Dr Aaron Chen is the primiary supervisor of this project and I will be the co-superviser. Please check http://ecs.victoria.ac.nz/Main/AaronChen/

2014: Evolutionary Feature Reduction to Large-Scale Classification

Classification is one of the most important and essential processes in many real-world applications such as medical diagnosis, speech recognition, and object recognition. A small error in classification process can have a huge impact (e.g. inaccurate classification of disease can kill a patient, inaccurate classification of objects by a missile control system might miss enemy's aircraft, etc.). However, many large-scale classification tasks involve a large number of features, where existing classification techniques take a long time to train a classifier and achieve poor classification performance. Solving such tasks typically requires feature reduction as a pre-processing step to reduce the dimensionality of the data. This project focus on developing new feature reduction algorithms based evolutionary computation techniques. The following objectives will be considered in this project (1) develop a new evolutionary feature reduction approach that can quickly select a subset of important features, (2) develop a new evolutionary multi-objective feature reduction approaches incorporating users' preference to minimise both the number of features and the classification error rate, and (3) develop a feature construction algorithm to construct a small set of new high-level features to improve the classification performance. Good programming skills, background in machine learning, particularly evolutionary computation and classification will be useful.

2014: Particle Swarm Optimisation and Statistical Clustering for Feature Selection

Feature selection is an important step in machine learning and data mining tasks, such as classification.
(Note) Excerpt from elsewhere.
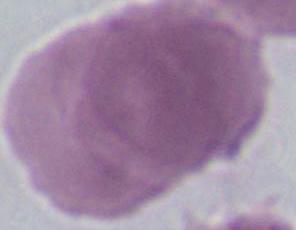 1000x magnification. Photomicrograph. An erythrocyte is shown.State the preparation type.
Feature selection aims to select a small subset of features from the original large feature set, but it is a difficult task due to the large search space and feature interaction problems. Particle swarm optimisation (PSO) is a powerful search technique and statistical clustering methods can effectively consider feature interaction to group features into different clusters. This project aims to develop a new feature selection approach based on PSO and statistical clustering information. Specifically, this project will focus on (1) develop a new algorithm to select features from different clusters to maximise the classification accuracy, (2) develop a new algorithm to minimise the number of features and simultaneously maximise the classification accuracy based on statistical clustering information, and (3) analysis the interactions between features to further improve the performance. Good programming skills, background and experience in evolutionary computation (e.g. PSO), classification and feature selection will be preferred. This project will be co-supervised with Prof. Mengjie Zhang and Dr Ivy Liu (Statistician).